▶ **REQUIREMENT**:
Render all the records below as a numbered list, omitting any blank lines and leaving the pictures out.

▶ **DATA PROVIDED**:

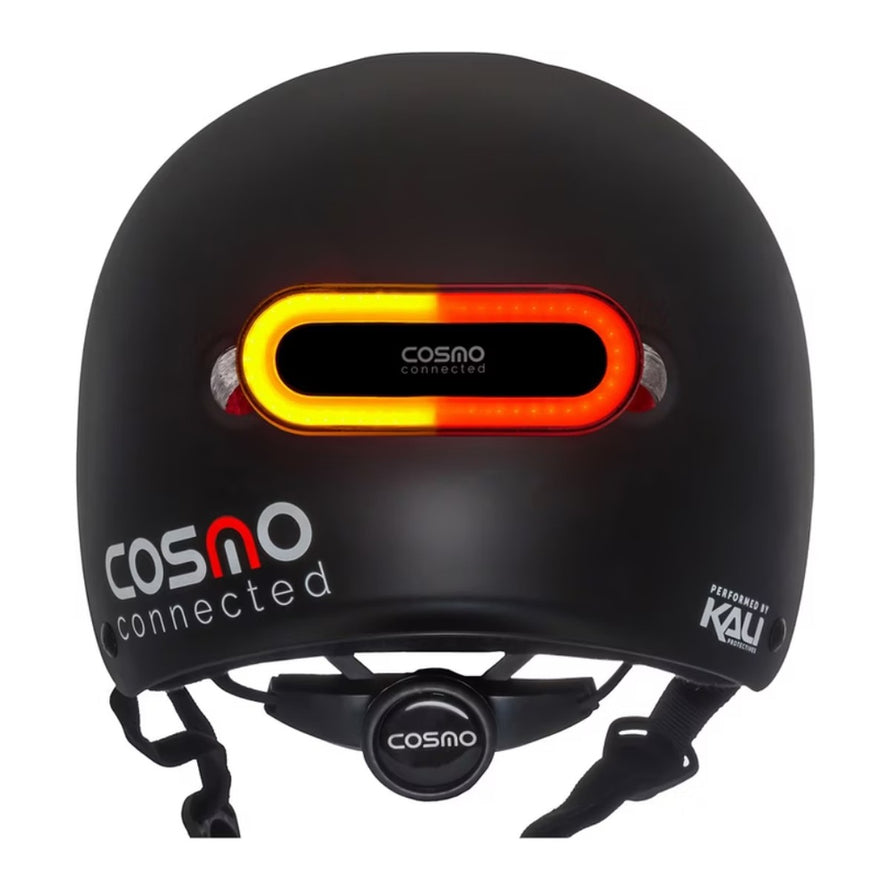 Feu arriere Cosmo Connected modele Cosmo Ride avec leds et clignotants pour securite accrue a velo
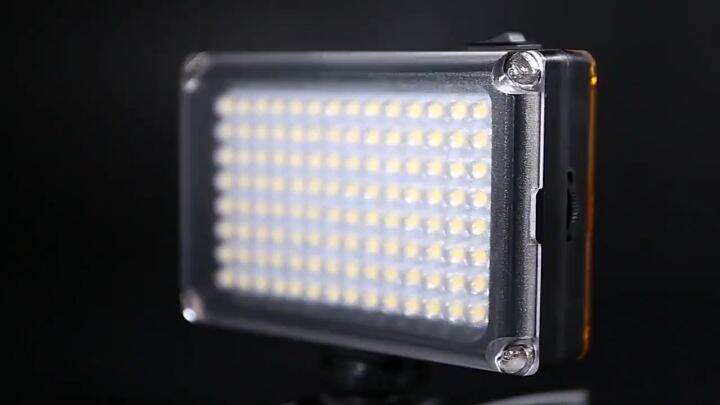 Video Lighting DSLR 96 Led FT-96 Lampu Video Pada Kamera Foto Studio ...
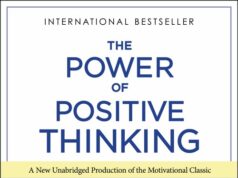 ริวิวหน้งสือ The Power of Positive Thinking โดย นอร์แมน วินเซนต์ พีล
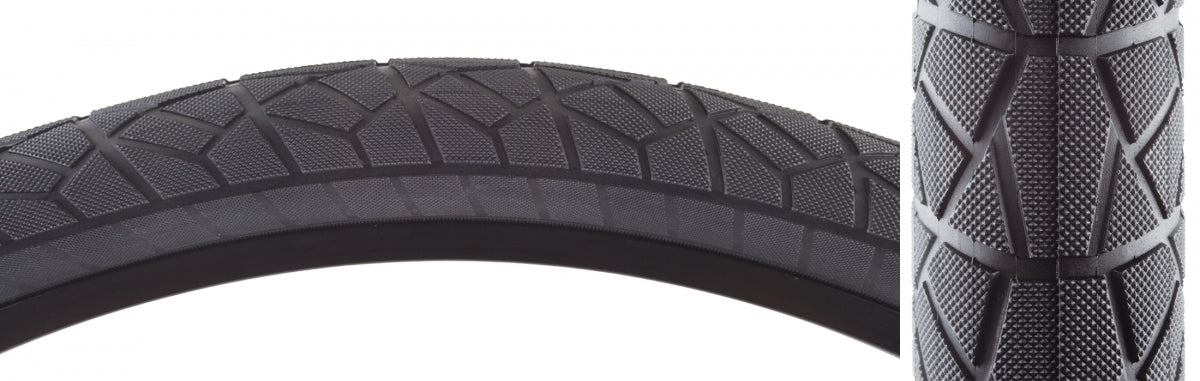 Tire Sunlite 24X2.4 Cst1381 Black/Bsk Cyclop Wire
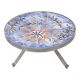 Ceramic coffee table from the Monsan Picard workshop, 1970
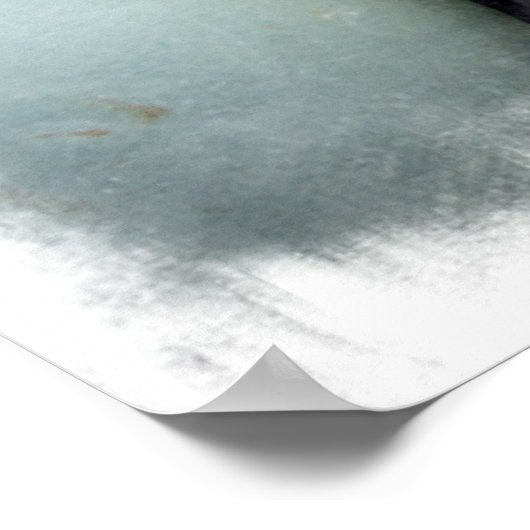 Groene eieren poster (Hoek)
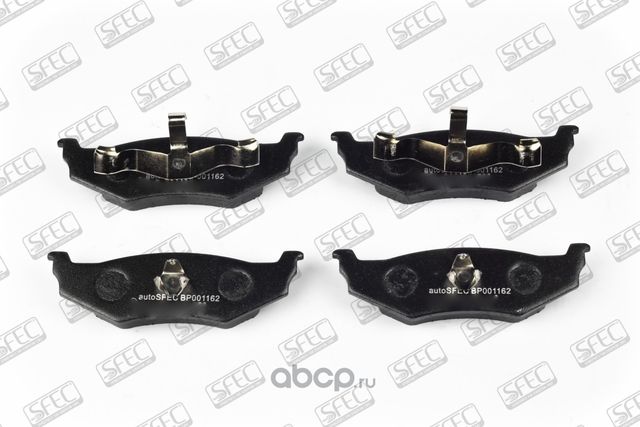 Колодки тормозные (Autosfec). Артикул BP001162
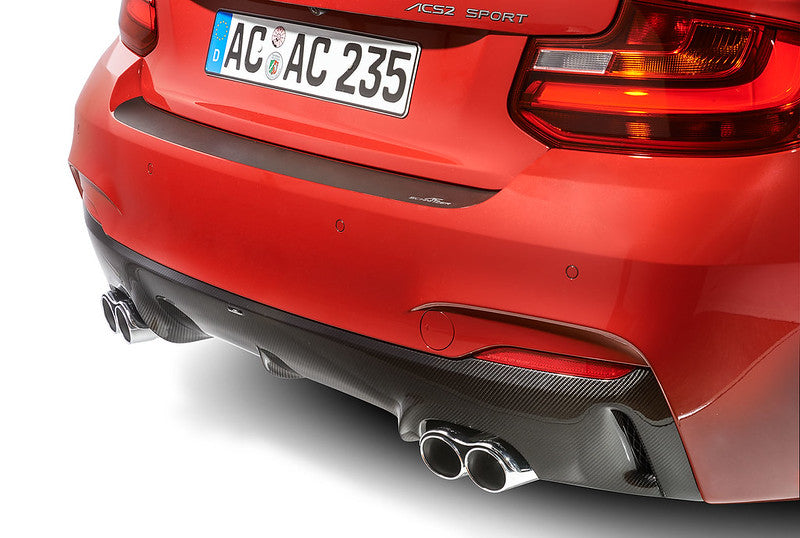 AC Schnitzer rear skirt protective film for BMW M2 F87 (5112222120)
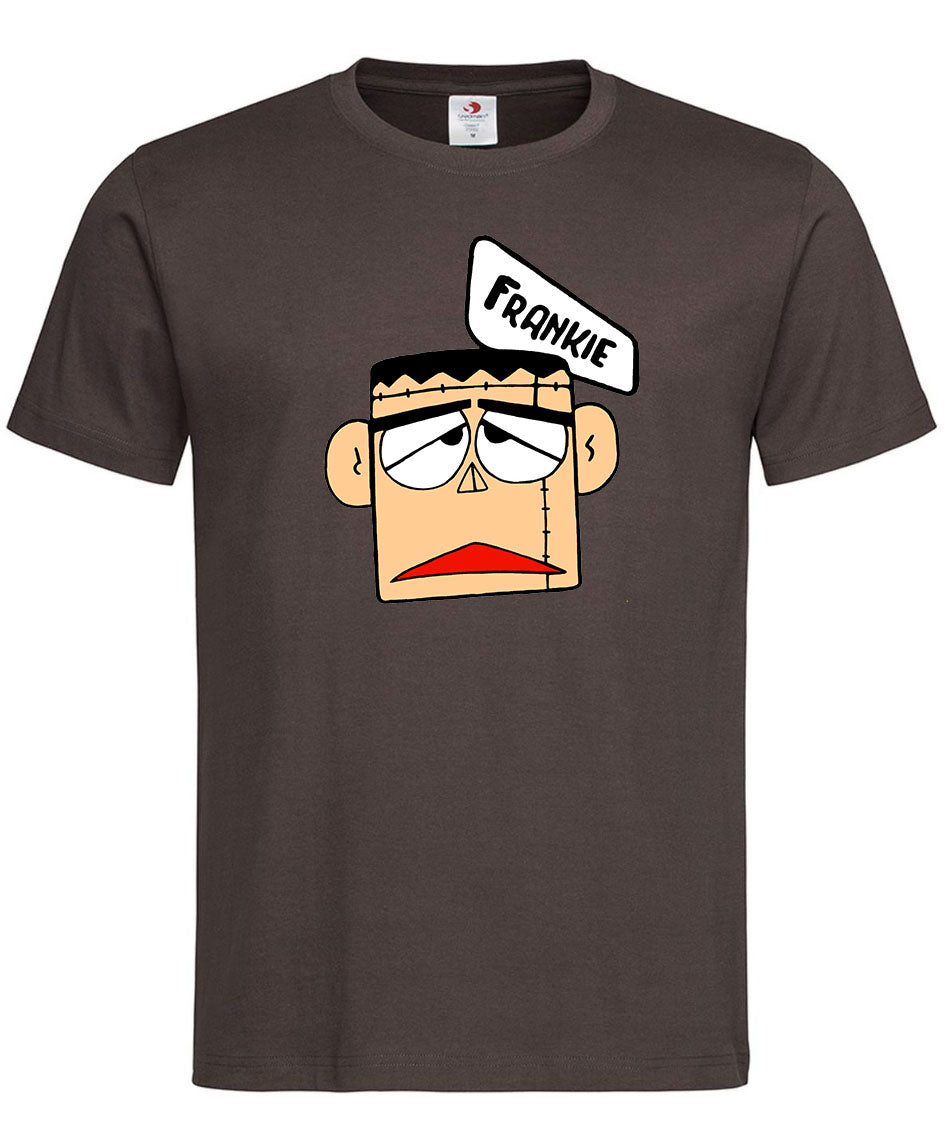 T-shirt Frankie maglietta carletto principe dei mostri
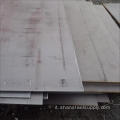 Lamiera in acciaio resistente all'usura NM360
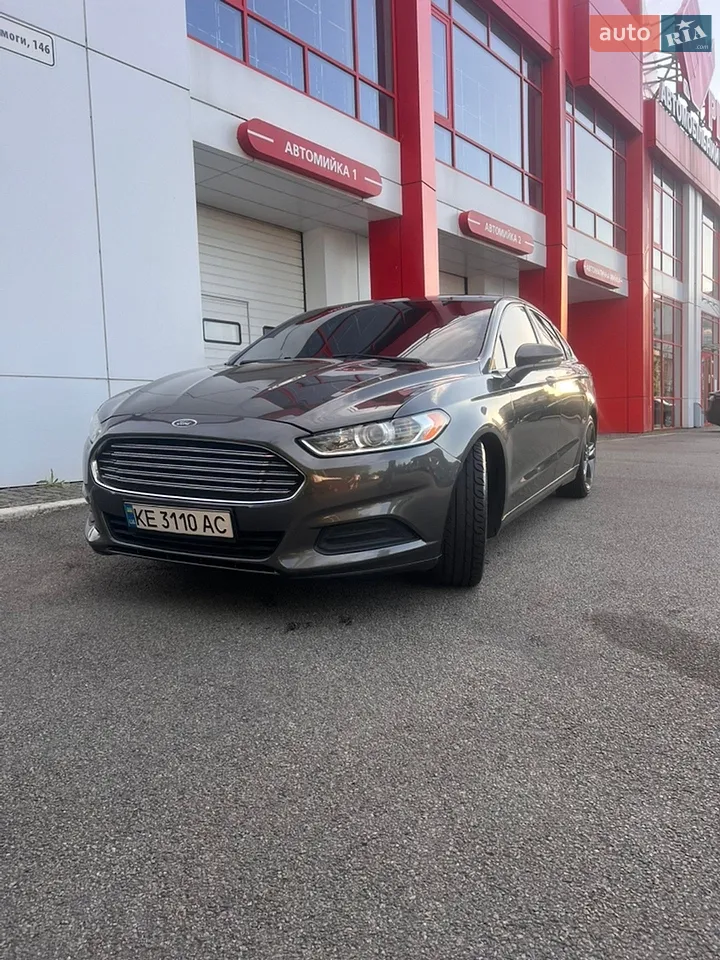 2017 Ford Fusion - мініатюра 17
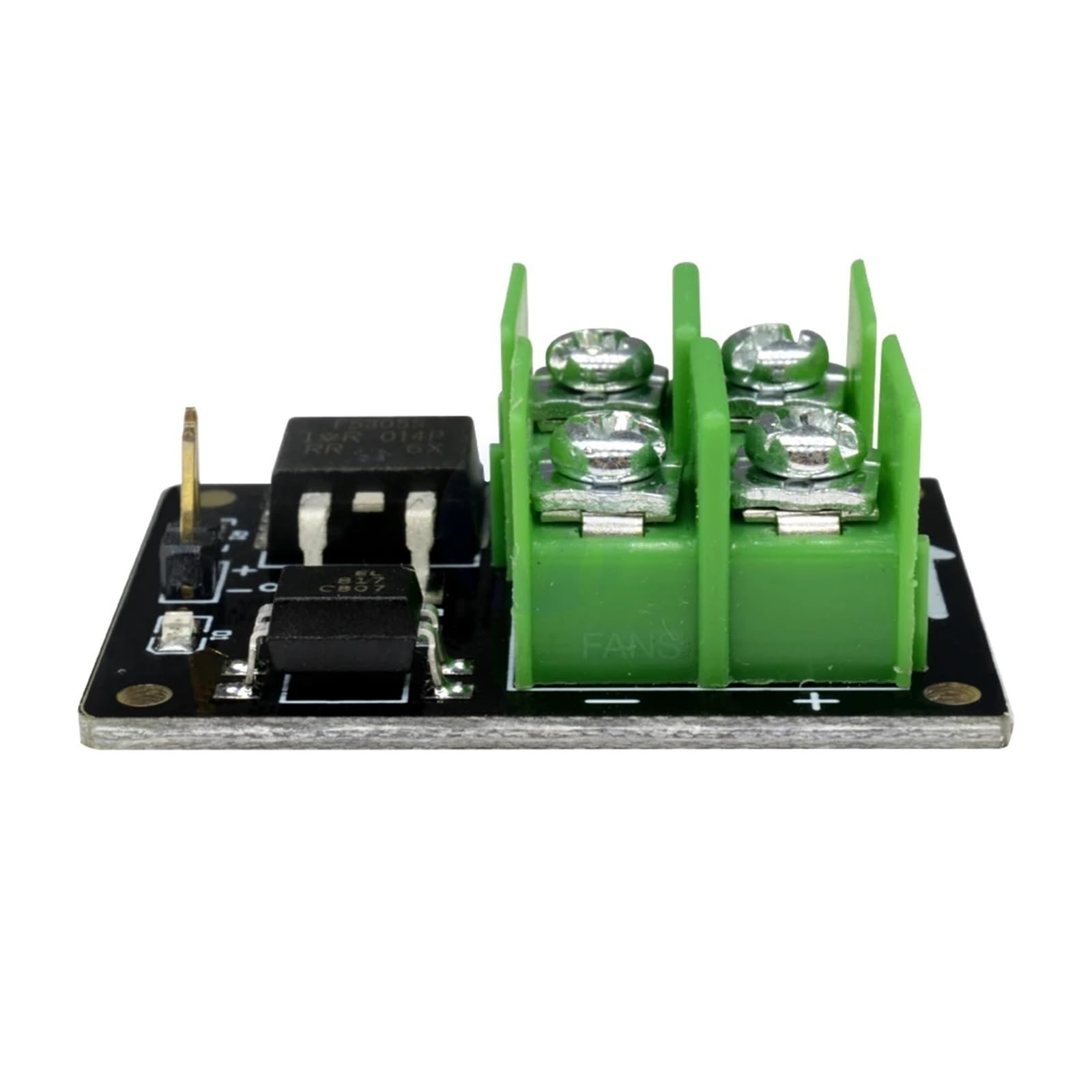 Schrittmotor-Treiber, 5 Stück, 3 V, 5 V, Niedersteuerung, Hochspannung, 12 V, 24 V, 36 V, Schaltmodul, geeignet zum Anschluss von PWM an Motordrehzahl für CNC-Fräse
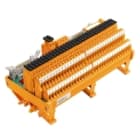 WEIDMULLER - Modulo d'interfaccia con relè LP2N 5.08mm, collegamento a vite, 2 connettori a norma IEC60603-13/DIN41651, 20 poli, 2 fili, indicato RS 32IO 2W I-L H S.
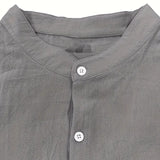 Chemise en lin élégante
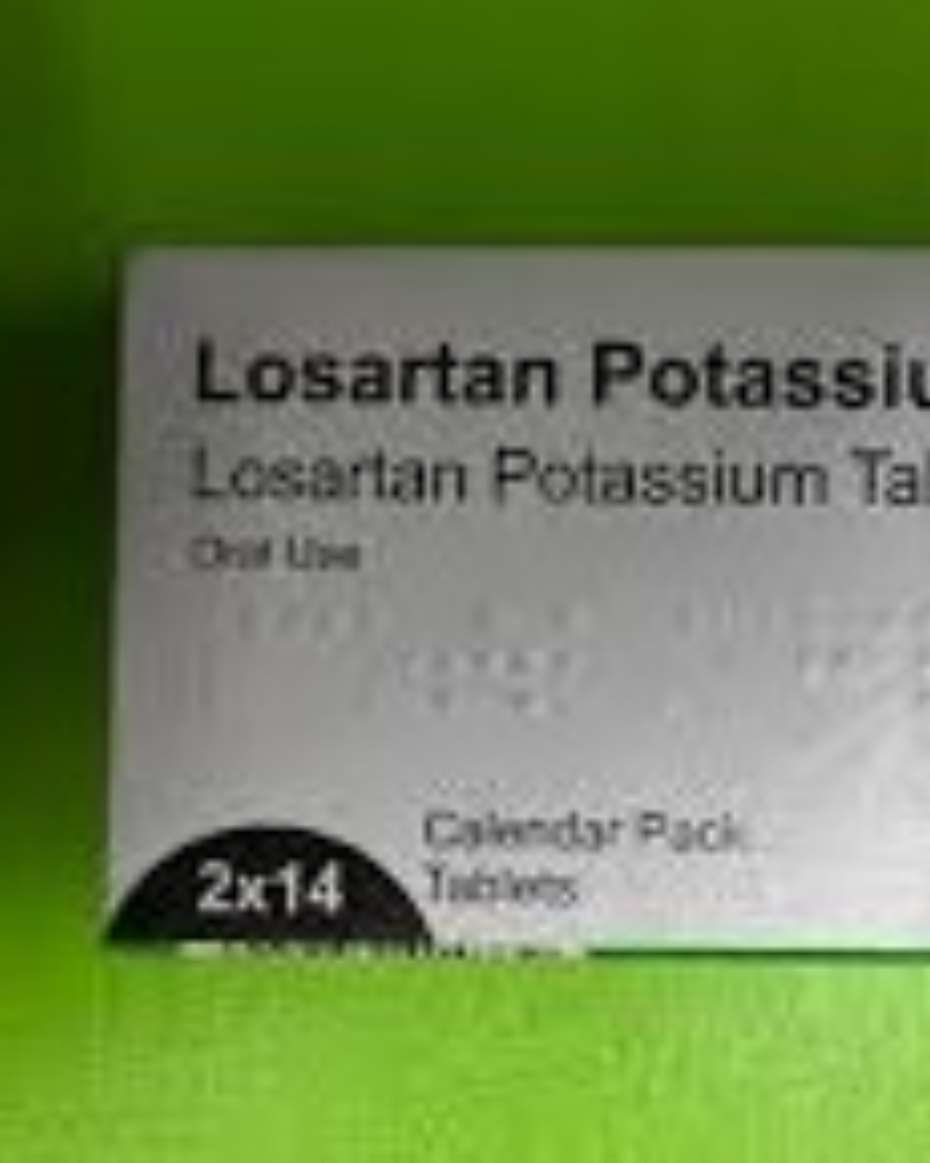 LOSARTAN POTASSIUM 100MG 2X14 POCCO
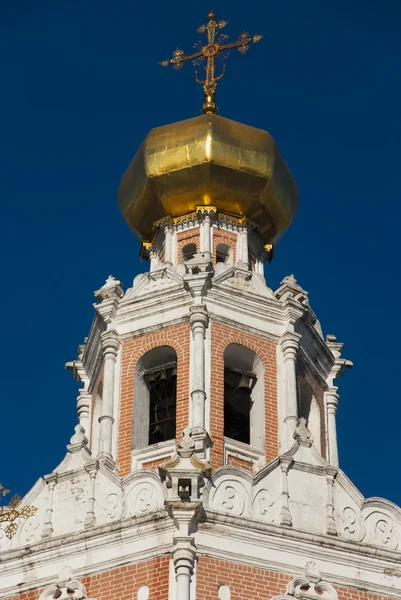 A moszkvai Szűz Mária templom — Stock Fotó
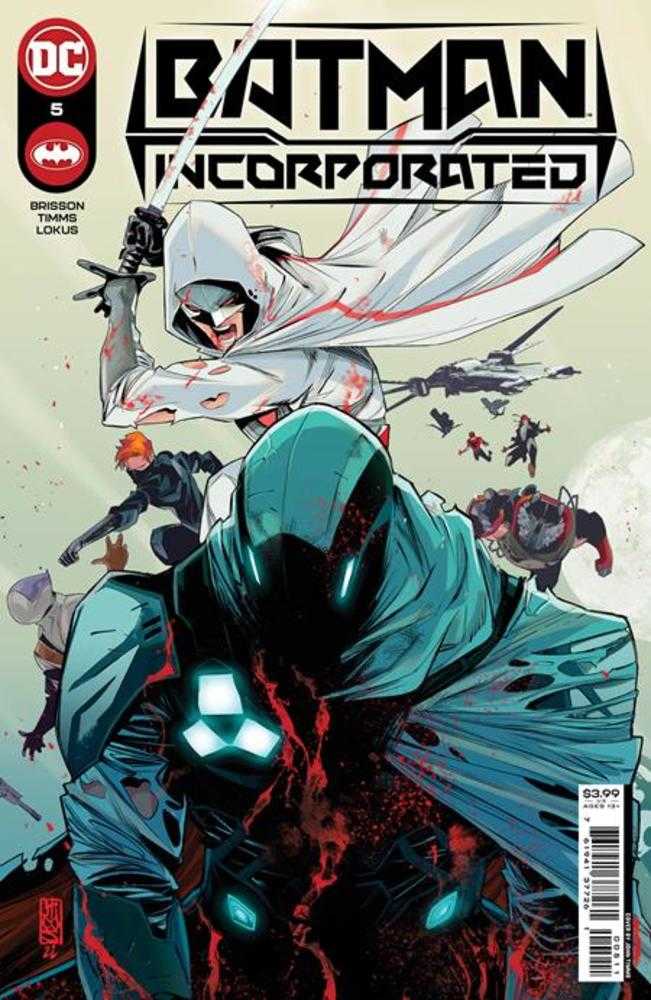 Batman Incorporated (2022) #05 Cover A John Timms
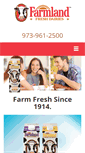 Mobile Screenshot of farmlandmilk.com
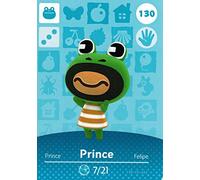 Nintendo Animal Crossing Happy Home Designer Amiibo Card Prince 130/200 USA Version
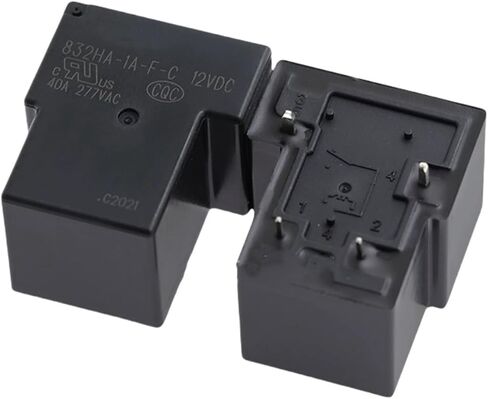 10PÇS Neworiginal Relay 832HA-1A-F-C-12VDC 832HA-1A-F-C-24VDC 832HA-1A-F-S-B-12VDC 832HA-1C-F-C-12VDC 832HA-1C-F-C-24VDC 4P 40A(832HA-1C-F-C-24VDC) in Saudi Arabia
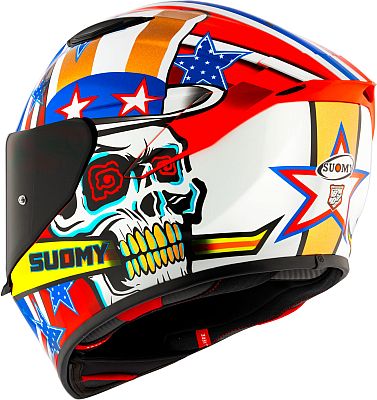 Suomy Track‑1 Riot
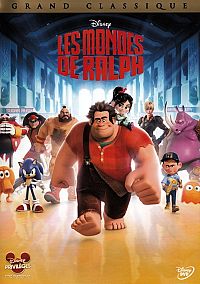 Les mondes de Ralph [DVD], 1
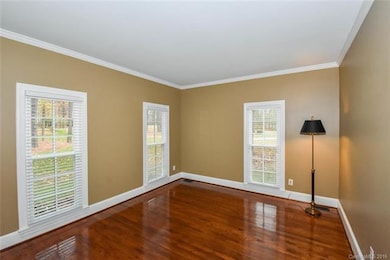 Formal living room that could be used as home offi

▶ **WRITTEN RESPONSE**:
1.  Feu arriere Cosmo Connected modele Cosmo Ride avec leds et clignotants pour securite accrue a velo
2.  Video Lighting DSLR 96 Led FT-96 Lampu Video Pada Kamera Foto Studio ...
3.  ริวิวหน้งสือ The Power of Positive Thinking โดย นอร์แมน วินเซนต์ พีล
4.  Tire Sunlite 24X2.4 Cst1381 Black/Bsk Cyclop Wire
5.  Ceramic coffee table from the Monsan Picard workshop, 1970
6.  Groene eieren poster (Hoek)
7.  Колодки тормозные (Autosfec). Артикул BP001162
8.  AC Schnitzer rear skirt protective film for BMW M2 F87 (5112222120)
9.  T-shirt Frankie maglietta carletto principe dei mostri
10.  Lamiera in acciaio resistente all'usura NM360
11.  2017 Ford Fusion - мініатюра 17
12.  Schrittmotor-Treiber, 5 Stück, 3 V, 5 V, Niedersteuerung, Hochspannung, 12 V, 24 V, 36 V, Schaltmodul, geeignet zum Anschluss von PWM an Motordrehzahl für CNC-Fräse
13.  WEIDMULLER - Modulo d'interfaccia con relè LP2N 5.08mm, collegamento a vite, 2 connettori a norma IEC60603-13/DIN41651, 20 poli, 2 fili, indicato RS 32IO 2W I-L H S.
14.  Chemise en lin élégante
15.  LOSARTAN POTASSIUM 100MG 2X14 POCCO
16.  A moszkvai Szűz Mária templom — Stock Fotó
17.  Batman Incorporated (2022) #05 Cover A John Timms
18.  Mobile Screenshot of farmlandmilk.com
19.  Nintendo Animal Crossing Happy Home Designer Amiibo Card Prince 130/200 USA Version
20.  10PÇS Neworiginal Relay 832HA-1A-F-C-12VDC 832HA-1A-F-C-24VDC 832HA-1A-F-S-B-12VDC 832HA-1C-F-C-12VDC 832HA-1C-F-C-24VDC 4P 40A(832HA-1C-F-C-24VDC) in Saudi Arabia
21.  Suomy Track‑1 Riot
22.  Les mondes de Ralph [DVD], 1
23.  Formal living room that could be used as home offi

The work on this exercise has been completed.